Aku sempat melirik laci. Pada bagian terdalam terdapat Glock 17.Â
Tiada lagi dorongan paling kuat selain dan tidak bukan melakukan pembalasan dendam, kepada manusia dengan dagu hampir beradu dengan dada.
Betapa tidak, ini adalah saat paling tepat dan tiada lagi waktu paling benar membalaskan dendam pada masa lalu.
Ingatan buruk yang ditorehkan bersama keluarganya pada waktu itu amatlah membekas.
Jika ada kesempatan, maka dendam paling kesumat pantas dialamatkan kepadanya, atau keluarganya yang mana pun.
Bila di sekitar ada pedang atau pistol berisi peluru tajam, itulah jawaban pas dan tiada lagi yang lebih pas tinimbang memisahkan nyawa dari raganya.
Dulu. Pada waktu yang sangat lampau, ketika celana pendekku kedodoran karena karetnya sudah keterlaluan kendornya, sehingga di sekeliling pinggang mesti dipasang kain dipotong memanjang serupa tali, keluarganya merendahkan keluargaku.
Ekor mata menampak bapak dan emakku sedang menunduk, menerima cercaan bercampur penghinaan.
Entah pangkal perkaranya apa maka keluarga kaya itu memberondongkan kata-kata kasar.
Mereka adalah keluarga terpandang paling makmur dan disegani di kota. Sementara, apalah keluargaku: sederajat pecahan genteng, yang berserakan di genangan jalan berlubang dan diinjak sandal jepit orang lalu-lalang.
Tentu saja makian keluar dari mulut mereka bukan perkataan mengenakkan bagi telinga keluarga kami. Membuat hatiku teriris melihat perlakuan mereka kepada orang tuaku.
Tidak hanya sekali. Berkali-kali tanpa sekalipun orang tuaku berdaya melawan mereka. Dari itulah muncul bibit dendam yang kelak makin rimbun seiring dengan pertumbuhan jiwaku.
Setelah cukup ukuran badan, aku merantau ke kota metropolitan di seberang pulau. Niat terdalam adalah mengangkat derajat keluarga.
Ribuan kali aku menyaksikan senja berkasih-kasihan dengan malam disaksikan bintang. Merenungi kemunculan-kemunculan purnama. Menggigil menahan perih pada musim-musim yang sepi.
Ada cerita suka, di balik banyaknya riwayat luka dan lara yang hanya aku bincangkan dengan malam tanpa bintang.

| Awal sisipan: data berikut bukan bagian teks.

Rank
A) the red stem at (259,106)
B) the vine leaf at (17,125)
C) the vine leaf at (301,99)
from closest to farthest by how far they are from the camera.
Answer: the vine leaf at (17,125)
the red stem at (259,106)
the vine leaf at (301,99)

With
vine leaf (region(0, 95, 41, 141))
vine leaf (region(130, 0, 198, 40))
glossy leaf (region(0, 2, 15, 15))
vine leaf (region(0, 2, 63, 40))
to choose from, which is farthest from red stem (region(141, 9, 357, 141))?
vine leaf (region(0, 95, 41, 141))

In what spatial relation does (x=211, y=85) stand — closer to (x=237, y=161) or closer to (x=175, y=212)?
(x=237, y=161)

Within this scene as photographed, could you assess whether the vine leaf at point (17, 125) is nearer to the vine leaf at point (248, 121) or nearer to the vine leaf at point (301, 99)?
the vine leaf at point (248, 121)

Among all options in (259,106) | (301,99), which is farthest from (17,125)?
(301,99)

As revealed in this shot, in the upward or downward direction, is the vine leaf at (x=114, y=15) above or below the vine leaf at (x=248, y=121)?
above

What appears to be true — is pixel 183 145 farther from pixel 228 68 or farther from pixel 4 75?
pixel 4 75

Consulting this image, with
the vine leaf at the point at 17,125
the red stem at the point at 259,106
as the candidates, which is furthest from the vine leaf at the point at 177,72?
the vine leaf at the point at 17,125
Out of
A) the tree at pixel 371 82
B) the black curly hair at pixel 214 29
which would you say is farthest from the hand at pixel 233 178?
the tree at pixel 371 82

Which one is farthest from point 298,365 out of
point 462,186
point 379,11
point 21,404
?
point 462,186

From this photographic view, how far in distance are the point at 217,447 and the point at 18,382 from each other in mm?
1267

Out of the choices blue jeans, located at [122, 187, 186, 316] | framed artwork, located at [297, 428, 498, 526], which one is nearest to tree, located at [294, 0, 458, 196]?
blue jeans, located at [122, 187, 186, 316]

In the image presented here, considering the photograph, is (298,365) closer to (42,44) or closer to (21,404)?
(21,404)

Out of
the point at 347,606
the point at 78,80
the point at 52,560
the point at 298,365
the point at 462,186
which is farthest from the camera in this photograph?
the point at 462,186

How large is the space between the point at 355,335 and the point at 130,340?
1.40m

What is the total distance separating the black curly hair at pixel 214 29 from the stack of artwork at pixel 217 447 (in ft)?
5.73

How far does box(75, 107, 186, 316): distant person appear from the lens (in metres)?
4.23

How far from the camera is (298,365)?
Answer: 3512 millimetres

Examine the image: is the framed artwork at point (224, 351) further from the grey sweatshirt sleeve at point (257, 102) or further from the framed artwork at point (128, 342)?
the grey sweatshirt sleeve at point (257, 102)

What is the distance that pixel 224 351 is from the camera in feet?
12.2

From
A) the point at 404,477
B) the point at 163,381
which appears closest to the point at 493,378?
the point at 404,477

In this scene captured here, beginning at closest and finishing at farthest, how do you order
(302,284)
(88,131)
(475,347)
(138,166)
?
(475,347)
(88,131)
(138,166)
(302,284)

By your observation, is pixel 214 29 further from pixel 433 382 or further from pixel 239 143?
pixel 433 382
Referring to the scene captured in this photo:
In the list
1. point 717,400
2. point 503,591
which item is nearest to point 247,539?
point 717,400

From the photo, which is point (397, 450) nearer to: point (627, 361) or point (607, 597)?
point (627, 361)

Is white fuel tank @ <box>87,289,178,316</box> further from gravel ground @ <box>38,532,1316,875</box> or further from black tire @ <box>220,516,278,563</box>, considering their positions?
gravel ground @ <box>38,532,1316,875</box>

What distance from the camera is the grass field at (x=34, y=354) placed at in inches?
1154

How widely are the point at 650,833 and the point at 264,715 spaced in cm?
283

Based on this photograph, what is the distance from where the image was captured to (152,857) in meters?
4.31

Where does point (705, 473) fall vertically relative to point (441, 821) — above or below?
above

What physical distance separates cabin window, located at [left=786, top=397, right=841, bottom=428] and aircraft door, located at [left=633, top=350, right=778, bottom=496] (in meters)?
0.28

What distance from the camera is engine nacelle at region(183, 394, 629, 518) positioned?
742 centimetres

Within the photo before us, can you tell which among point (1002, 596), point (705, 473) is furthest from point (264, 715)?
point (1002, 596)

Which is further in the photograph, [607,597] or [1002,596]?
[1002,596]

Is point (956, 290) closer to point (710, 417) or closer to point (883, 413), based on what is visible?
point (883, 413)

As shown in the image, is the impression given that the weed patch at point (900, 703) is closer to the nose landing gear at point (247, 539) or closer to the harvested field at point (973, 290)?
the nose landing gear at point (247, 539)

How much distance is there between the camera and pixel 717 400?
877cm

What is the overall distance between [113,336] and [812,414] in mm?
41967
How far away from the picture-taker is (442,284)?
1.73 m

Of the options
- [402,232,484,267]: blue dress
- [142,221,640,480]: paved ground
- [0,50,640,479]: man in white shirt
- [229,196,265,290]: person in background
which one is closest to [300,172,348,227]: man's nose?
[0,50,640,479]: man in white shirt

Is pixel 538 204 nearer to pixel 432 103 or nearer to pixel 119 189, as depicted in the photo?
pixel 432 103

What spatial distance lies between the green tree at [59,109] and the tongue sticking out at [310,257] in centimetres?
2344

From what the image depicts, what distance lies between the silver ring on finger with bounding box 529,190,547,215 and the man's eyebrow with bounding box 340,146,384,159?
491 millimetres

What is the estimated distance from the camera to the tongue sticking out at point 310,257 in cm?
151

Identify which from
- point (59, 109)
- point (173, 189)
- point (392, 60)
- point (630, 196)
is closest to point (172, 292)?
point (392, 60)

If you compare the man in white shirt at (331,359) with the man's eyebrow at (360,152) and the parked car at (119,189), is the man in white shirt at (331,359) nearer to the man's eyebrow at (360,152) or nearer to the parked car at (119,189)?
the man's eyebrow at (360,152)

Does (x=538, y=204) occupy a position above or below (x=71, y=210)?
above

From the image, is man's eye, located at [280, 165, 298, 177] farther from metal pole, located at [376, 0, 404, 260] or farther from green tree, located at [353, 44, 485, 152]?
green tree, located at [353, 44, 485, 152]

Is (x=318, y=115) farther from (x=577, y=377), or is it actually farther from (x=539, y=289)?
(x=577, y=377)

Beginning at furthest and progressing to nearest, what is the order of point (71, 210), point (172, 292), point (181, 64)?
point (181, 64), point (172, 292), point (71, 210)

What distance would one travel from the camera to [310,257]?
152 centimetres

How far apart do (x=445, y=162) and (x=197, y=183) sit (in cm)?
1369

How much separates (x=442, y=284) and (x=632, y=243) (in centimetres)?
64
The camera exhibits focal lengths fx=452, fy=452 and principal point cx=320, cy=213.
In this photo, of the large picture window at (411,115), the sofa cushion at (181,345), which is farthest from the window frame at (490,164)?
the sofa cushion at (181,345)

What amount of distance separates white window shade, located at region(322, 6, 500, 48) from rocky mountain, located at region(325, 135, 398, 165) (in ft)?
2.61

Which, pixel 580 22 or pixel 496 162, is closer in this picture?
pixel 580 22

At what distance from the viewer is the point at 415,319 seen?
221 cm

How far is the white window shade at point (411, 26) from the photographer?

Sekarang, inilah aku. Aku dengan wajah keras, pandangan tegas lurus ke depan, jiwa tabah dalam tubuh tegap tanpa rasa cemas, sedang duduk diselimuti hawa dingin di sebuah ruangan luas bangunan berlantai banyak.
Di hadapan menunduk seseorang dengan pandangan memelas menunggu keputusanku.
Manusia dari masa lampau, yang wajahnya terpatri pada sebuah pigura di dalam sanubari tanpa sedikit pun bisa dihapus.
Aku tak bakal melupakan, betapa sakit hati melihat perlakuan keluarganya kepada kedua orang tuaku.
Meski waktu itu ia belum cukup umur, melihat wajah angkuh bernada merendahkan keluargaku amatlah menyakitkan hati. Sangat sakit.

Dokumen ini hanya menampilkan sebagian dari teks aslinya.